Start of Passage to read
El Clasico Capitalino (Capital derby), refers to football matches between América and UNAM, both from Mexico City. América play at the Estadio Azteca, while UNAM play at the Estadio Olímpico Universitario, with the two grounds separated by approximately .

Background
In México the match is often perceived as the representation of a struggle between two antagonistic powers and institutions: Club América has always been regarded as the club of the establishment and the wealthy. The fact that the club is owned by the multimedia mass media company Televisa has further intensified this image. UNAM, representing the Universidad Nacional Autónoma de México, identifies itself as the club of the intellectuals and middle-class.

Indeed, both are clubs with very contrasting identities and policy, Club Universidad Nacional was originally an amateur club of college students from the University's several schools and then developed into a professional team competing in the Mexican football league, the nickname Pumas "Cougars" was inspired by Roberto 'Tapatio' Mendez, who coached the team from 1946–64 and whose motivational speeches often compared his players to pumas. The nickname stayed with the public, and all the athletic teams representing the University have been called Pumas; Club América self-proclaimed Las Águilas "The Eagles" wanted to have a representation of an animal that would show pride and domination of its environment. However, they are also called Los millonetas, a derogatory reference or version of the word millionaire, started when businessman Emilio Azcarraga Milmo, owner of Telesistema Mexicano, bought América from Isaac Bessudo in 1959. Following the acquisition, Azcárraga told his players, "I do not know much about football, but I do know a lot about business, and this, gentlemen, will be a business".

Azcarraga hired the successful president of the Club Zacatepec, Guillermo Cañedo de la Bárcena, and started to hire other notable national and foreigner figures, focusing on money, to form a powerful team, Universidad Nacional instead have employed "La cantera universitaria", a  youth development system with football academies and farm teams to success through its history.

The rivalry is particularly fierce from UNAM's side: according to surveys the majority of their supporters consider América as their main rival, however, most of América's fans see it as an important match but deem the match against Chivas as more important.
End of Passage to read
Start of Provided information
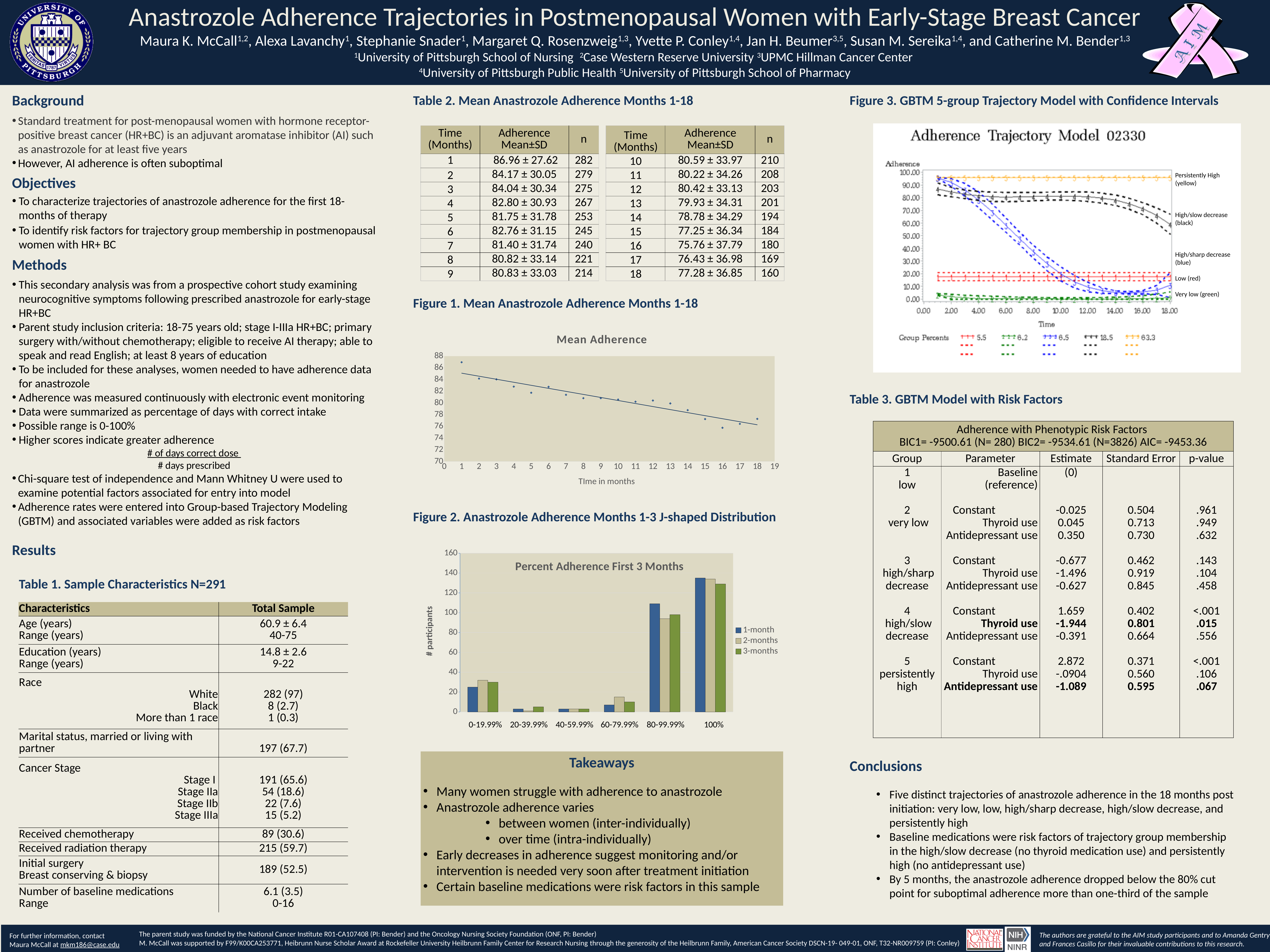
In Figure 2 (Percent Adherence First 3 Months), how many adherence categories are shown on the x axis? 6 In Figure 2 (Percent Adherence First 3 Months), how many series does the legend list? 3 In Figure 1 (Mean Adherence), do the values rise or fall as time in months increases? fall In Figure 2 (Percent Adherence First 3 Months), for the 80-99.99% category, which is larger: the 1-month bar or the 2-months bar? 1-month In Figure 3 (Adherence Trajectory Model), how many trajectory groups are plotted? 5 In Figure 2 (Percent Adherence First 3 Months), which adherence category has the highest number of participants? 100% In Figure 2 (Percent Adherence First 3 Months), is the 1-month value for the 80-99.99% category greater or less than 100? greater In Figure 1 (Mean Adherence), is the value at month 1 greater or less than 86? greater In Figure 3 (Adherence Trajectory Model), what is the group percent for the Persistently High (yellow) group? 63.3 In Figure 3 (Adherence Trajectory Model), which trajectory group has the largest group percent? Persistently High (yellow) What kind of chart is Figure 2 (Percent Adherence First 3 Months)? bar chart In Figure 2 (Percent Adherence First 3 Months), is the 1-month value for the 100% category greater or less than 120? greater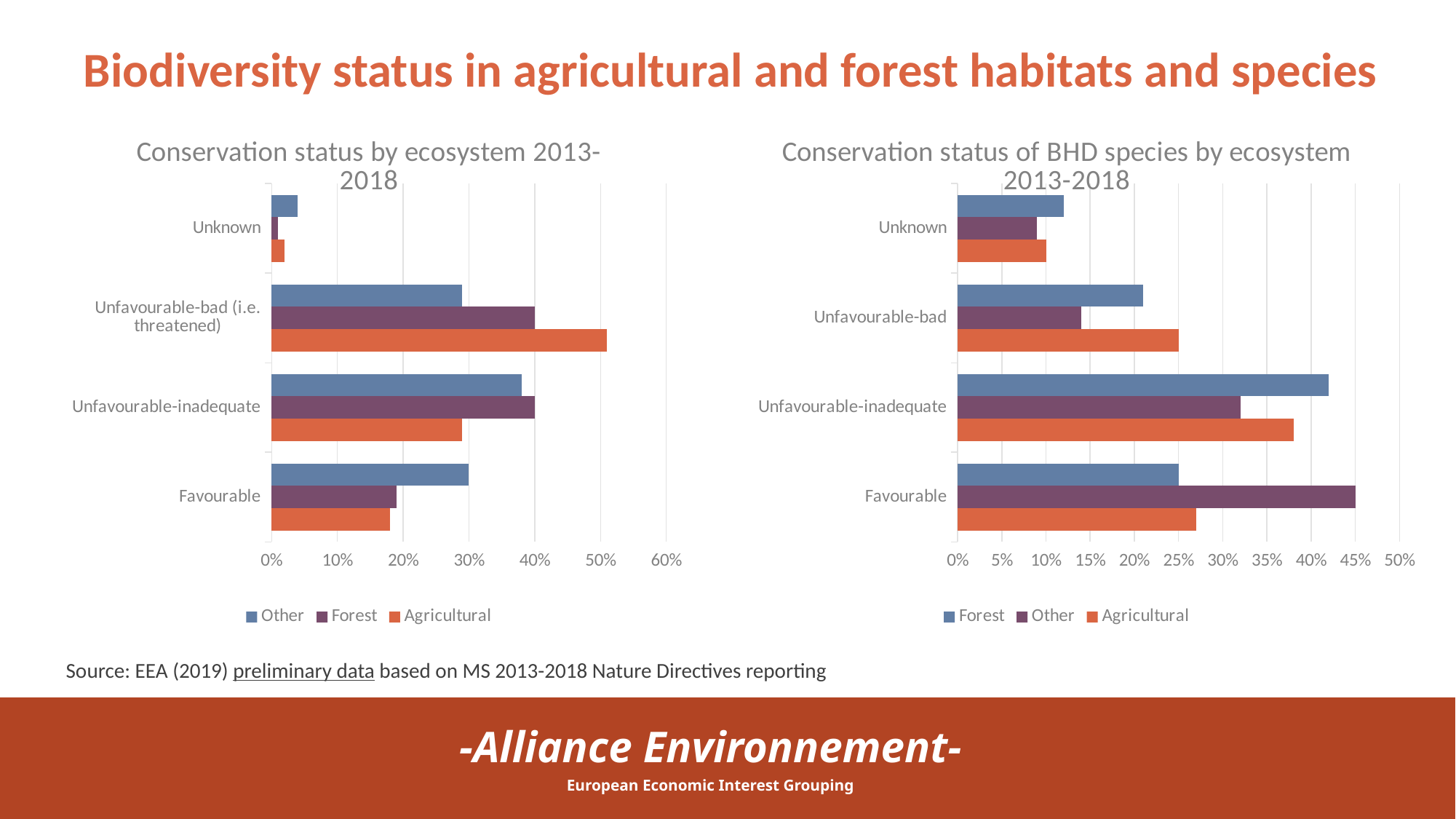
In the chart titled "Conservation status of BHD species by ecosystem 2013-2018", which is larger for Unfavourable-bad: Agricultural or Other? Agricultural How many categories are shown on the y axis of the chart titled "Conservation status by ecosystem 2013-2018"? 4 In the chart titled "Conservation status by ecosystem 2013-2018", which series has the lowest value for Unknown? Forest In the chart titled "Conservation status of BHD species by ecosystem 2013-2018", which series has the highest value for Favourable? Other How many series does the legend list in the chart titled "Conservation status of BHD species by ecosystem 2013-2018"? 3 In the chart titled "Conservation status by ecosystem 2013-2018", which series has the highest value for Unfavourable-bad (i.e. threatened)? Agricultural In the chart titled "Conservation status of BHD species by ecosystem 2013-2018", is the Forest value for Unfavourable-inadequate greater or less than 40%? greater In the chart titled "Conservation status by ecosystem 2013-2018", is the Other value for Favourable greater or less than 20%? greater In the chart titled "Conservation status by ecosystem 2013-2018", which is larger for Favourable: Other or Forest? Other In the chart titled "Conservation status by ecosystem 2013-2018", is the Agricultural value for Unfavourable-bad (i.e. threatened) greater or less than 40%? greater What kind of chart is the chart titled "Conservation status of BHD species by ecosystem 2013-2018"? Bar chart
End of Provided information
Start of Provided information
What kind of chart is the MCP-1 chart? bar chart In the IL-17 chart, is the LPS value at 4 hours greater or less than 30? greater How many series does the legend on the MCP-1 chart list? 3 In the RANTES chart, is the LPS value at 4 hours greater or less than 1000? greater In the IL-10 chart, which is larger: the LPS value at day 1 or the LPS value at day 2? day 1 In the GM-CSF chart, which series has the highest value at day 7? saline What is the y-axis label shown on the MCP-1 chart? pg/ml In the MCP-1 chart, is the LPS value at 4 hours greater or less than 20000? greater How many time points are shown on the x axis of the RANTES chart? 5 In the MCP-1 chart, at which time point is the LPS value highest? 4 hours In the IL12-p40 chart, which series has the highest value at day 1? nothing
End of Provided information
Tasks to perform
[1] Print everything in the passage on the Capital derby from "Azcarraga hired the" down to "as more important.".
[2] Name every person the passage on the Capital derby mentions by name.

Outputs in order
[1]
Azcarraga hired the successful president of the Club Zacatepec, Guillermo Cañedo de la Bárcena, and started to hire other notable national and foreigner figures, focusing on money, to form a powerful team, Universidad Nacional instead have employed "La cantera universitaria", a  youth development system with football academies and farm teams to success through its history.

The rivalry is particularly fierce from UNAM's side: according to surveys the majority of their supporters consider América as their main rival, however, most of América's fans see it as an important match but deem the match against Chivas as more important.

[2] Roberto 'Tapatio' Mendez, Emilio Azcarraga Milmo, Isaac Bessudo, Guillermo Cañedo de la Bárcena